Nach der Gesetzesbegründung kann für bestimmte Personen und Personengruppen eine besonders enge und intensive pharmazeutische Betreuung zur Förderung der Therapietreue und Vermeidung arzneimittelbezogener Probleme angezeigt sein. Diese pharmazeutischen Dienstleistungen umfassen nach Abs. 5e Satz 2 Maßnahmen der Apotheken zur Verbesserung der Sicherheit und Wirksamkeit einer Arzneimitteltherapie insbesondere bei

  1. der Anwendung bestimmter Wirkstoffe, die nur in besonderen Therapiesituationen verordnet werden,
  2. der Behandlung chronischer schwerwiegender Erkrankungen,
  3. der Behandlung von Patientinnen und Patienten mit Mehrfacherkrankungen und Mehrfachmedikation und
  4. der Behandlung bestimmter Patientengruppen, die besondere Aufmerksamkeit und fachliche Unterstützung bei der Arzneimitteltherapie benötigen.

Mit der Regelung des Abs. 5e ist für die Versicherten eine Anspruchsgrundlage geschaffen und der Rahmen für die Vereinbarung entsprechender Dienstleistungen festgelegt worden. Ein besonderer Betreuungsbedarf kann sich nach der Gesetzesbegründung insbesondere aus Art und Umfang der Medikation (z. B. bei bestimmten Wirkstoffen, die nach einer Organtransplantation oder bei Krebserkrankungen verordnet werden) sowie aus personenbezogenen Faktoren wie dem Krankheitsbild, sonstigen körperlichen oder kognitiven Einschränkungen, geringer Gesundheitskompetenz und Kommunikationshürden ergeben. Als mögliche Dienstleistungen zur Verbesserung der Sicherheit und Wirksamkeit der Arzneimitteltherapie können neben weiteren Maßnahmen des Medikationsmanagements auch das patientenindividuelle Stellen und Verblistern in Betracht kommen.
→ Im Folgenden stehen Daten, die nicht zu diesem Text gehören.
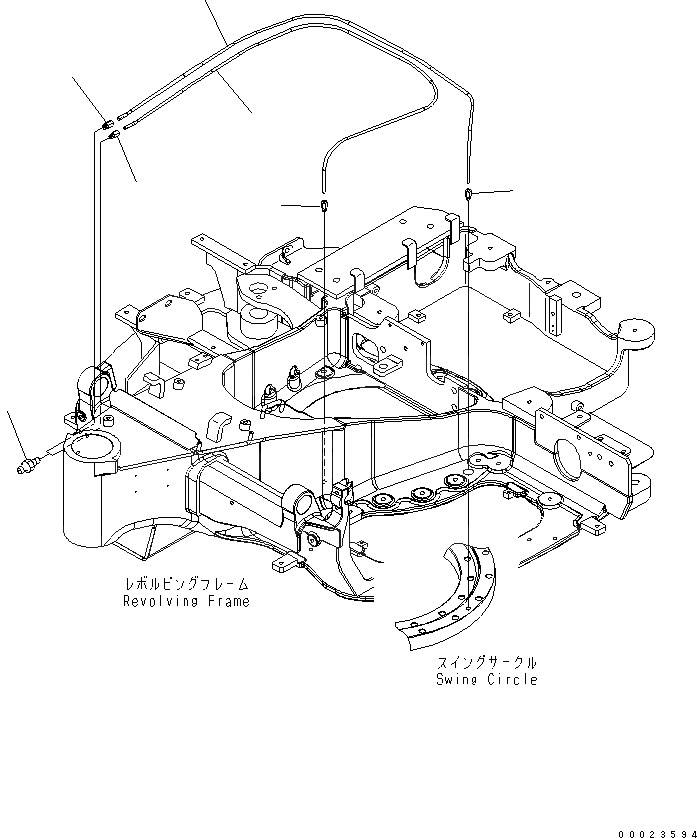 レボルビングフレーム
Revolving Frame

スイングサークル
Swing Circle

00023594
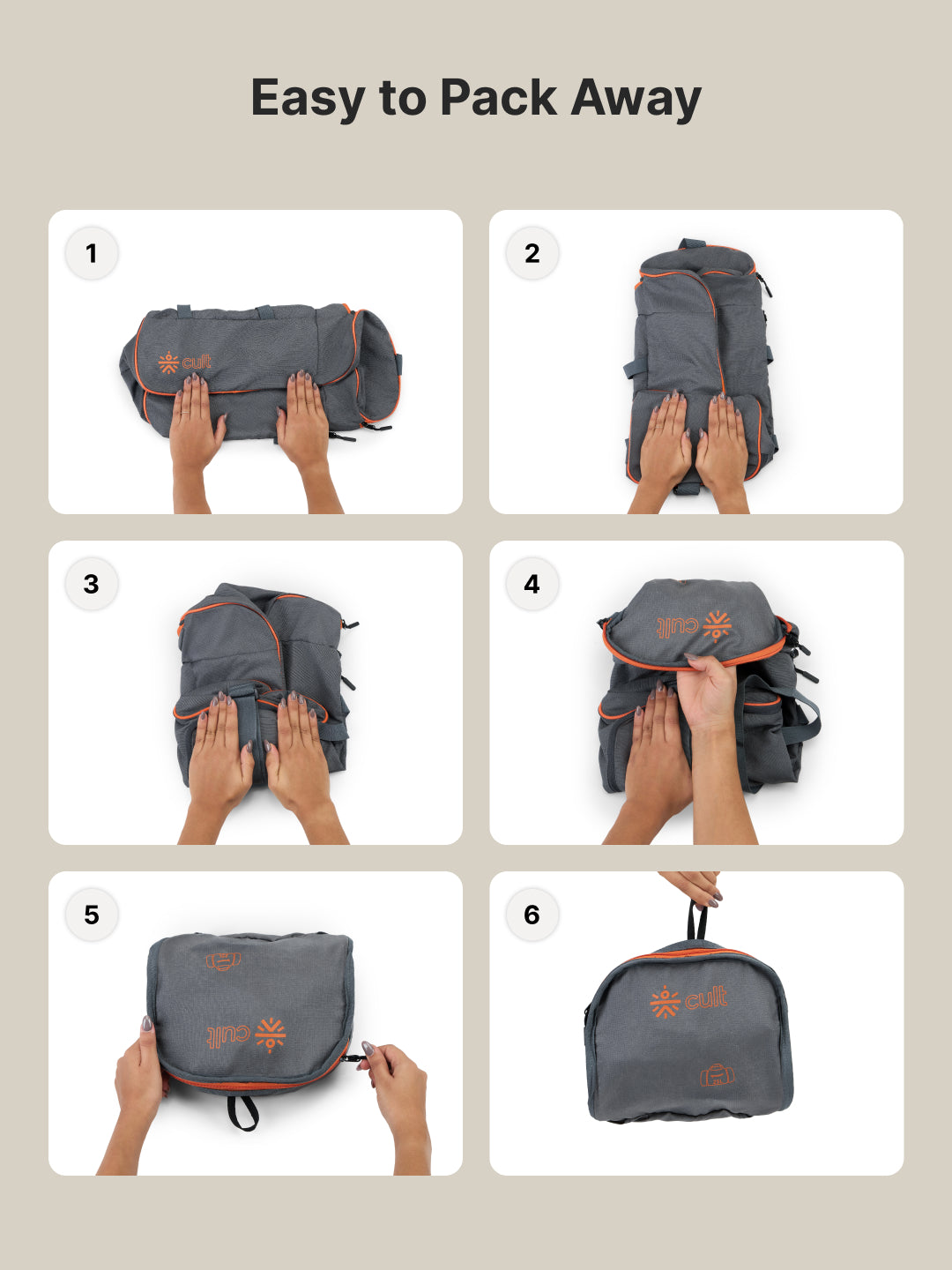 Easy to Pack Away

1

cult

2

3

4

cult

5

cult

6

cult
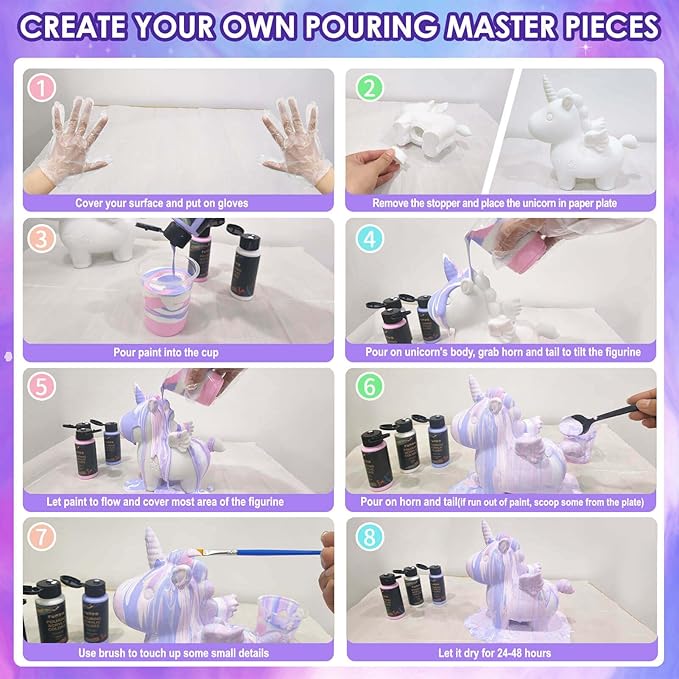 CREATE YOUR OWN POURING MASTER PIECES

1
Cover your surface and put on gloves

2
Remove the stopper and place the unicorn in paper plate

3
Pour paint into the cup

4
Pour on unicorn's body, grab horn and tail to tilt the figurine

5
Let paint to flow and cover most area of the figurine

6
Pour on horn and tail(if run out of paint, scoop some from the plate)

7
Use brush to touch up some small details

8
Let it dry for 24-48 hours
Als pharmazeutische Dienstleistungen können auch Maßnahmen der Apotheken zur Vermeidung von Krankheiten und deren Verschlimmerung vereinbart werden. Die zu vereinbarenden pharmazeutischen Dienstleistungen sollen insbesondere auch die Sicherstellung der Arzneimittelversorgung in Gebieten mit geringer Apothekendichte, z. B. im ländlichen Raum, berücksichtigen. So könnten nach der Gesetzesbegründung etwa Maßnahmen zur pharmazeutischen Betreuung von Patientinnen und Patienten in häuslicher Umgebung vereinbart werden.

Neben der Definition der zusätzlichen pharmazeutischen Dienstleistungen selbst hat die Vereinbarung auf Bundesebene in jedem Fall auch Regelungen zu Anspruchsvoraussetzungen für Versicherte der gesetzlichen Krankenversicherung auf die zusätzlichen Leistungen sowie zu deren Vergütung und Abrechnung zu enthalten. Auch insoweit sollen die Vertragspartner der Selbstverwaltung die Sicherstellung einer flächendeckenden Arzneimittelversorgung berücksichtigen. Dies könnte insbesondere durch eine Vergütungsstruktur erfolgen, die darauf ausgerichtet ist, die Arzneimittelversorgung im ländlichen Raum mit einer niedrigen Apothekendichte zu stärken.

Nach Abs. 5e Satz 5 haben die Partner die Vereinbarung nach Satz 4 bis zum 30.6.2021 zu treffen. Kommt eine Vereinbarung bis zu diesem Zeitpunkt ganz oder teilweise nicht zustande, entscheidet wiederum die Schiedsstelle nach Abs. 8. Nach Abs. 5e Satz 7 gilt die Vereinbarung oder der Schiedsspruch bis zur Wirksamkeit einer neuen Vereinbarung fort, sodass ein vereinbarungsloser Zustand für die Zukunft ausgeschlossen ist.